The plot makes it immediately clear that 4-cylinder engines tend to achieve much higher fuel efficiency than 6- or 8-cylinder engines, and that the 8-cylinder group shows relatively low variance.

6. Histograms

sns.displot draws a histogram of a single numeric column. Setting kde=True overlays a kernel density estimate (KDE), which is a smooth, continuous approximation of the underlying distribution.

fig, axes = plt.subplots(1, 2, figsize=(12, 5))

sns.histplot(auto_df['mpg'], bins=31, kde=True,  ax=axes[0])
axes[0].set_title('With KDE Overlay')
axes[0].set_xlim([0, 50])

sns.histplot(auto_df['mpg'], bins=31, kde=False, ax=axes[1])
axes[1].set_title('Without KDE Overlay')
axes[1].set_xlim([0, 50])

plt.tight_layout()
plt.show()

The distribution is mildly right-skewed, with most cars clustered between 15 and 30 MPG and a tail extending toward higher values. Checking this distribution before training is important: if a feature is heavily skewed, applying a log transformation (as seen in Lab 1-3) can improve model performance.

7. Pair Plots

A pair plot draws a scatter plot for every pair of selected numeric features and a histogram on the diagonal. Coloring points by cylinders reveals whether different engine types cluster differently across feature combinations, which is a quick way to assess class separability before modeling.

sns.pairplot(
    auto_df,
    vars=['mpg', 'displacement', 'horsepower', 'weight', 'acceleration'],
    hue='cylinders'
)
plt.show()

# Summary statistics for a single column
auto_df['mpg'].describe()

count    392.000000
mean      23.445918
std        7.805007
min        9.000000
25%       17.000000
50%       22.750000
75%       29.000000
max       46.600000
Name: mpg, dtype: float64

Reading a Pair Plot

Focus on the off-diagonal cells. A tight, elongated ellipse of points indicates a strong linear correlation between those two features. Features that are highly correlated with each other but not with the target may be redundant and can sometimes be dropped without hurting model performance, a concept you will revisit when studying dimensionality reduction.

Summary

Core data structures. A Series is a one-dimensional labeled array; a DataFrame is a two-dimensional table of Series objects sharing a common index. Most pandas operations work on one of these two levels.
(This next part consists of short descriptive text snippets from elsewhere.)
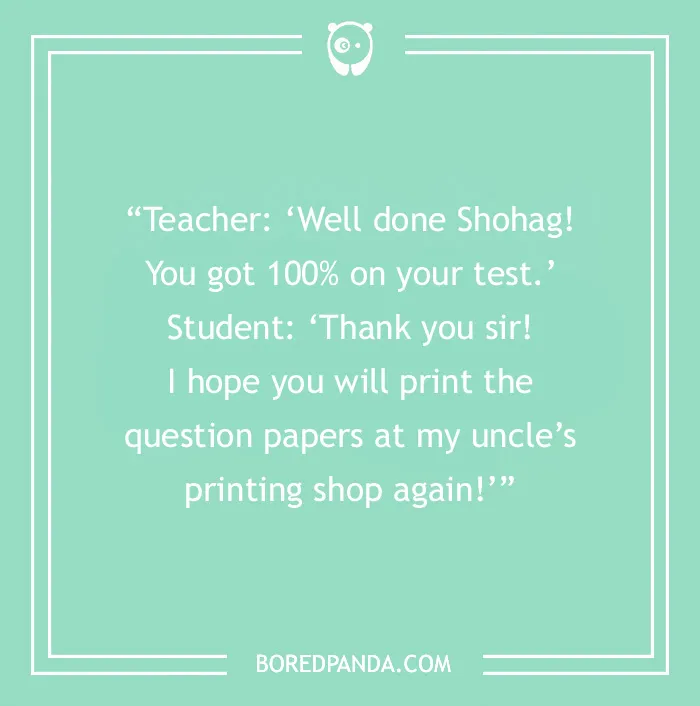 Text joke about a student and teacher with a humorous twist, featured on a green background.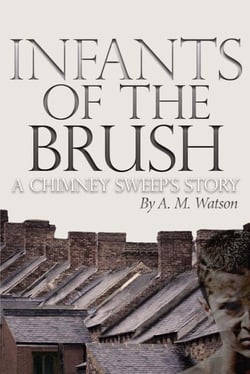 Infants of the Brush: A Chimney Sweep's Story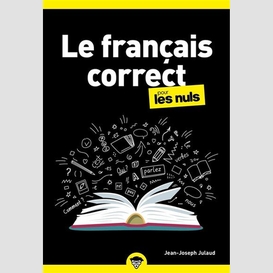 Francais correct pour les nuls (le)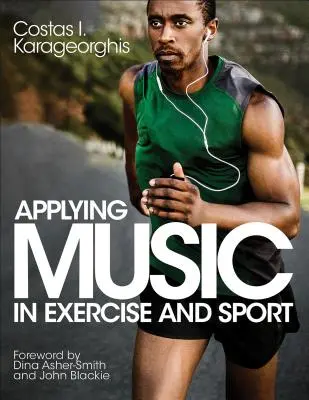 A zene alkalmazása a testmozgásban és a sportban - Applying Music in Exercise and Sport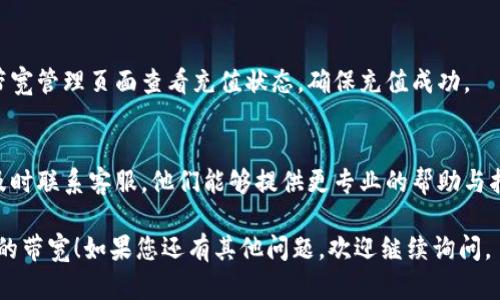 要充值Tokenim的带宽，您可以按照以下步骤进行操作：

### 1. 登录到Tokenim账户
首先，您需要登录到您的Tokenim账户。如果您还没有账户，请先注册一个新账户。

### 2. 进入充值页面
登录后，找到“充值”或“账户余额”选项。通常这些选项会在您的账户设置或者个人中心里。

### 3. 选择带宽充值
在充值页面中，查找与带宽相关的充值选项。Tokenim可能会提供不同的带宽套餐，您可以根据您的需求选择合适的套餐进行充值。

### 4. 选择支付方式
选择您希望使用的支付方式进行充值。Tokenim一般支持多种支付方式，例如信用卡、PayPal或者加密货币等。

### 5. 输入充值金额
在选择了带宽套餐和支付方式后，输入您希望充值的金额或套餐数量。

### 6. 确认并支付
检查您的订单信息，确认无误后，点击“支付”按钮完成充值。根据支付方式的不同，支付过程可能需要您输入一些额外信息。

### 7. 检查充值状态
一旦您完成支付，可以在您的账户余额或带宽管理页面查看充值状态，确保充值成功。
Exploratory Data Analysis. Always run .head(), .info(), and .describe() on a new dataset before building any model. They reveal shape, missing values, data types, and distributional properties at a glance.
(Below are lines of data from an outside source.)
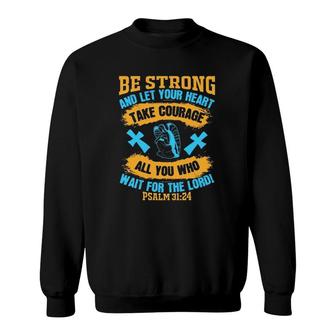 Be Strong Christian Bible Verse 2 Ver2 Sweatshirt - Seseable
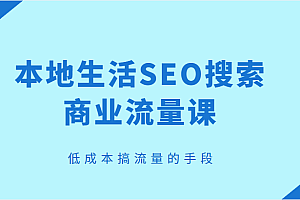 本地生活SEO搜索商业流量课,低成本搞流量的手段!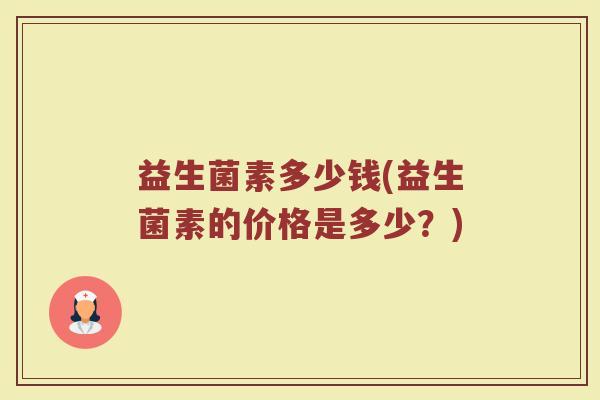 益生菌素多少钱(益生菌素的价格是多少？)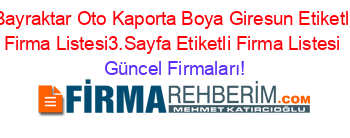 Bayraktar+Oto+Kaporta+Boya+Giresun+Etiketli+Firma+Listesi3.Sayfa+Etiketli+Firma+Listesi Güncel+Firmaları!
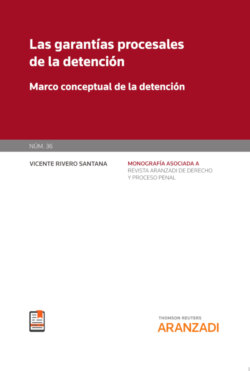 Las garantías procesales de la detención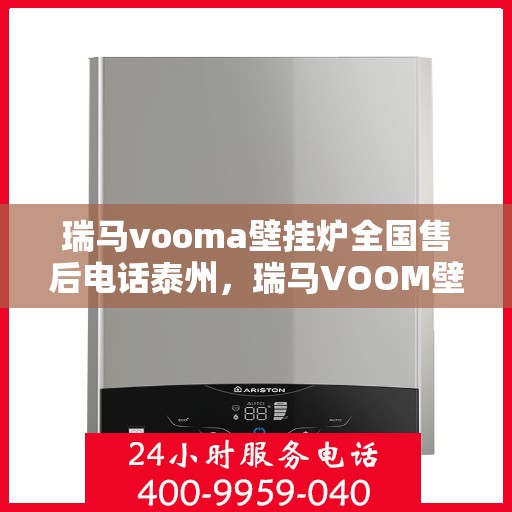 瑞马vooma壁挂炉全国售后电话泰州，瑞马VOOM壁挂炉全国售后电话泰州服务热线及售后保障解析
Data cleaning. Use na_values=['?'] on load to convert non-standard missing markers to NaN. Use .dropna() to remove incomplete rows before training.
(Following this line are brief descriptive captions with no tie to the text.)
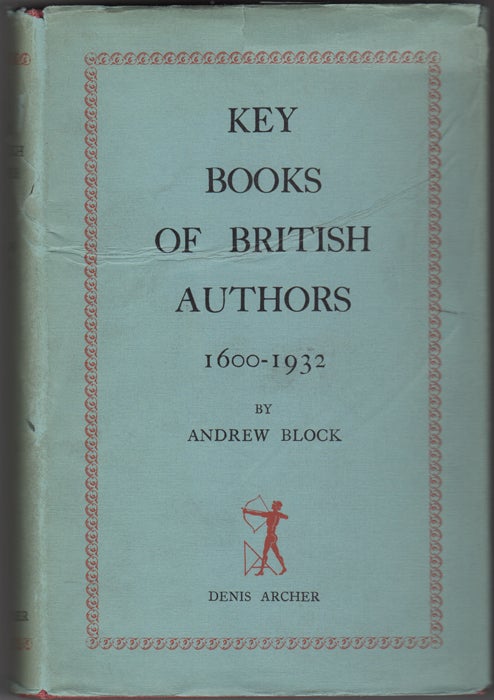 Item #32698 Key Books of British Authors 1600-1932. Andrew Block.
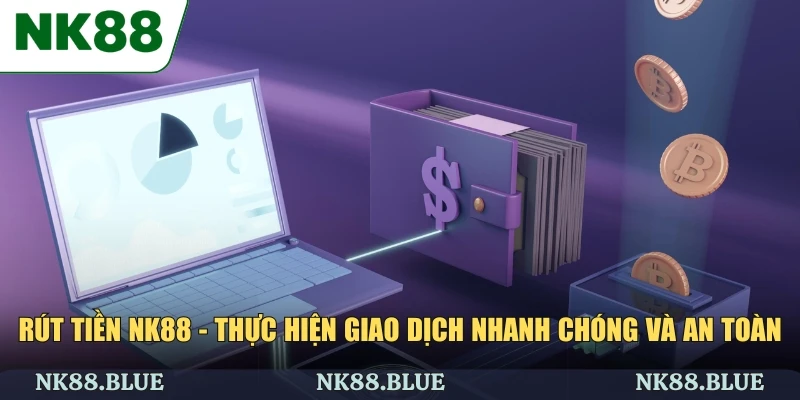 Rút Tiền NK88 - Thực Hiện Giao Dịch Nhanh Chóng Và An Toàn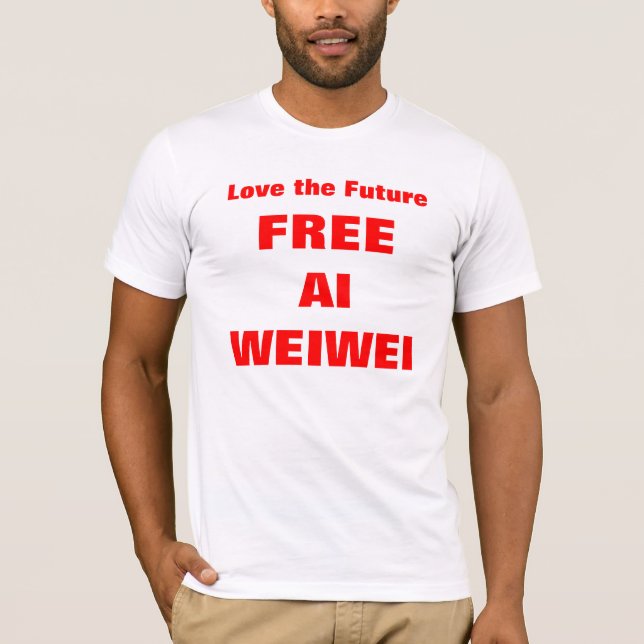 "Älska framtiden - fria TShirtsskjortor för Ai Tee (Framsida)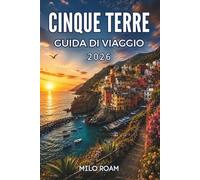 CINQUE TERRE GUIDA DI VIAGGIO 2026: Scopri splendidi villaggi e momenti indimenticabili lungo la pittoresca costa.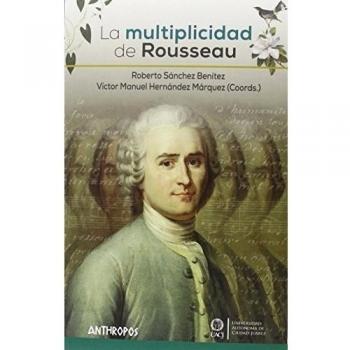 LA MULTIPLICIDAD DE ROUSSEAU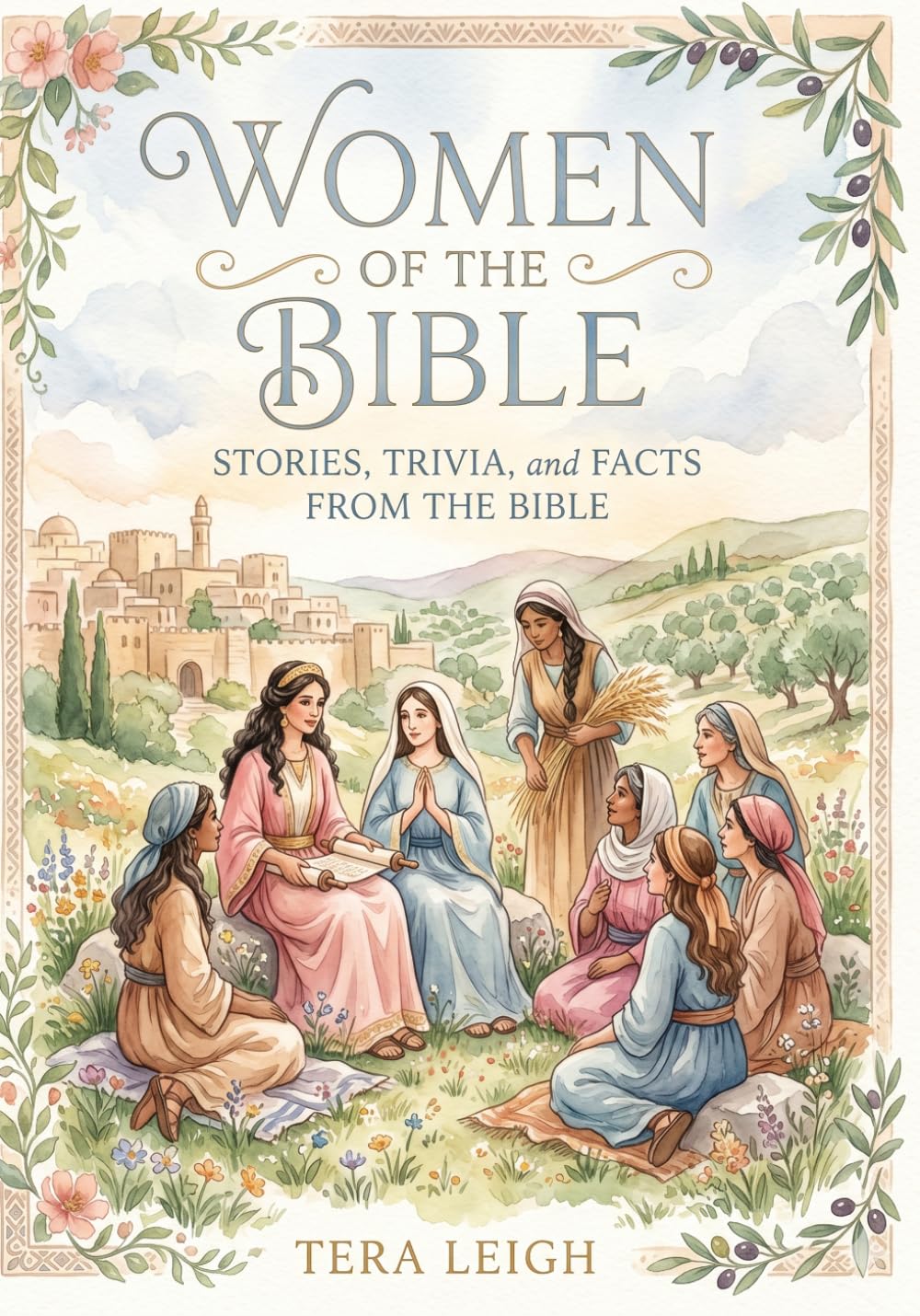 Women of the Bible: Stories, Trivia and Facts from the Bible (Bible Trivia & Activity Books)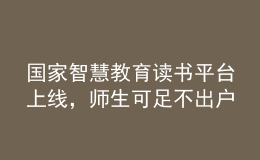 國(guó)家智慧教育讀書平臺(tái)上線，師生可足不出戶享受海量資源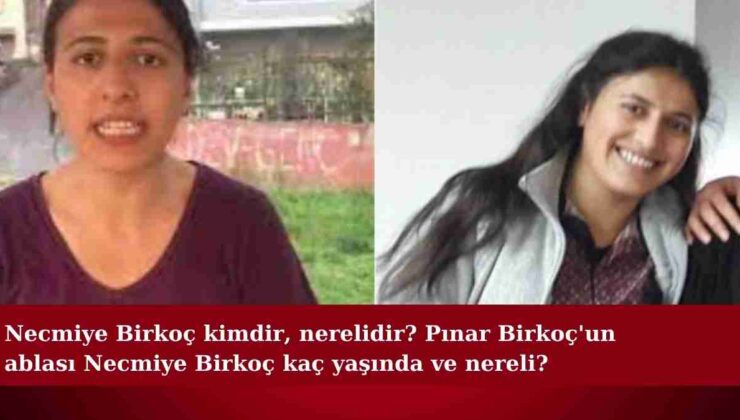 Necmiye Birkoç kimdir, nerelidir? Pınar Birkoç’un ablası Necmiye Birkoç kaç yaşında ve nereli?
Correlation matrix. df[cols].corr() with sns.heatmap gives a quick overview of which features move together. Strongly correlated pairs (r ≈ ±1) often carry redundant information.

NumPy conversion. Use df.iloc[:, :-1].to_numpy() to extract the feature matrix \(X\) and df.iloc[:, -1].to_numpy() to extract the label vector \(y\). Most ML libraries (sklearn, PyTorch) expect NumPy arrays, not DataFrames.